Notícias da Web

Carne de quinta!

O Brasil convive, há um bom tempo, com escândalos de proporções gigantescas, como o Mensalão e a Operação lava-Jato, com graves consequências na economia. Eis que surge outro escândalo, que afeta diretamente a vida dos 200 milhões de brasileiros. A Polícia Federal deflagrou, no último dia 17, a Operação Carne Fraca, que investiga um esquema de fraudes na fiscalização de frigoríficos. Grandes empresas donas de marcas famosas, como a JBS (Friboi e Seara) e a BRF (Perdigão e Sadia), pagavam propina a fiscais agropecuários a fim de driblar regras sanitárias e vender produtos estragados.

Segundo a PF, o chefe do esquema era Daniel Gonçalves Filho, ex-superintendente do Ministério da Agricultura. Ele possui carros de luxo cujo valor é “incompatível com a sua renda”.

A investigação começou após o fiscal Daniel Gouvêa Teixeira prestar um depoimento à Polícia Federal em que detalhou parte do esquema, referente à empresa Peccin Agroindustrial.

Teixeira disse que a empresa pagava propina a superiores dele em troca de vista grossa na fiscalização. Isso permitia à Peccin várias irregularidades, como usar carne estragada para fazer salsichas e produtos químicos em quantidade acima do permitido para “maquiar”, de acordo com a PF, os produtos vencidos.

A partir do depoimento voluntário, a PF passou a investigar e descobriu que o esquema era maior, envolvendo dezenas de empresas, inclusive as maiores do ramo.

PERDA

Por conta do escândalo da carne, o país já começa a perder mercado no exterior. A União Européia decretou embargo à carne brasileira, assim como países da Ásia.
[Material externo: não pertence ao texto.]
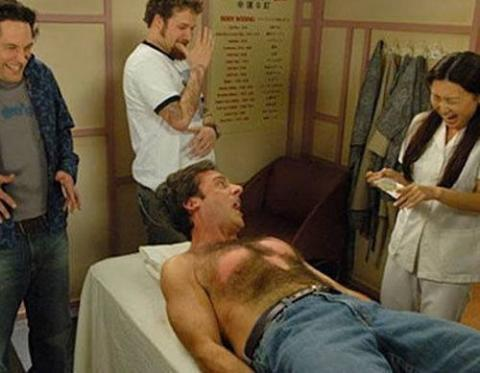 Chest waxing at the hospital (40 Year Old Virgin)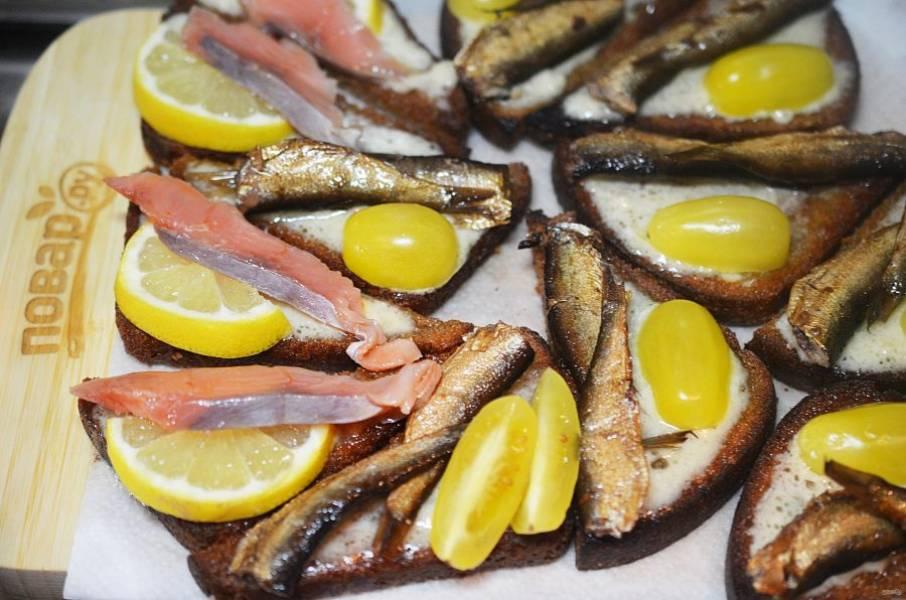 8. На хлеб выложите шпроты с помидором, а на другую часть хлеба — семгу с лимоном.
O Brasil é o segundo maior produtor e exportador de carno do mundo. Trata-se de um mercado de mais de 14 bilhões de dólares, que tem grande peso na balança comercial. O governo espera que tudo se resolva no menor espaço de tempo possível, para que a combalida economia nacional volte a se recuperar.

 

Dicas para você continuar consumindo carne sem riscos

 

A operação Carne Fraca, da Polícia Federal, apontou uma série de fraudes cometidas por grandes frigoríficos do país para driblar a fiscalização e comercializar até carne estragada.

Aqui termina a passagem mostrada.